WHAT IS ASKED
Revise the lines between the one holding "As displayed in" and the one holding "15.5 inches", inclusive, so that "separation distance" becomes "distance" and all else stays the same. Give back only those lines.
[Begin]
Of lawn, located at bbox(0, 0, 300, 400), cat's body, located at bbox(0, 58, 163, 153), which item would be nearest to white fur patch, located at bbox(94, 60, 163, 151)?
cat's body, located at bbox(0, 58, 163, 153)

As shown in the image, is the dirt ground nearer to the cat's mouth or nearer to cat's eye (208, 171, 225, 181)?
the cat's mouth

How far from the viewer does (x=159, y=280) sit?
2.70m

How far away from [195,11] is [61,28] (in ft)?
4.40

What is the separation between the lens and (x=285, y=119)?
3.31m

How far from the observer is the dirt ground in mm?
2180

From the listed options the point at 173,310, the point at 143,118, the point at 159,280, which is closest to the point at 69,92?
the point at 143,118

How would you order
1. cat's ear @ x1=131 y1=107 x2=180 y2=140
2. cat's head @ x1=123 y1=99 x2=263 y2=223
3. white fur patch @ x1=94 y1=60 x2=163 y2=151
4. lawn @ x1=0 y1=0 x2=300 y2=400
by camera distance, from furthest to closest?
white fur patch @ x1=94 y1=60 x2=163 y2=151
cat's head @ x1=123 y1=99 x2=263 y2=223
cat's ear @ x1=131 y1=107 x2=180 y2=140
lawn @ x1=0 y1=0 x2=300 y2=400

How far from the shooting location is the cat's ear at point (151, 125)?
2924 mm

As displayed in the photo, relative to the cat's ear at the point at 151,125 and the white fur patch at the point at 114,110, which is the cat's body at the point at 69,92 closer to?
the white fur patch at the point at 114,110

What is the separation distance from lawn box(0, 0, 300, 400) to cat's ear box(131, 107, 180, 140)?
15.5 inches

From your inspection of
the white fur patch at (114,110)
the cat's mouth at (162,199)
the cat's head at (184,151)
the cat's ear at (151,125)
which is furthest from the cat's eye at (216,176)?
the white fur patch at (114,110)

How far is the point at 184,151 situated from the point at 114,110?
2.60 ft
[End]
WRITTEN SOLUTION
As displayed in the photo, relative to the cat's ear at the point at 151,125 and the white fur patch at the point at 114,110, which is the cat's body at the point at 69,92 closer to?
the white fur patch at the point at 114,110

What is the distance from lawn box(0, 0, 300, 400) to cat's ear box(131, 107, 180, 140)?
15.5 inches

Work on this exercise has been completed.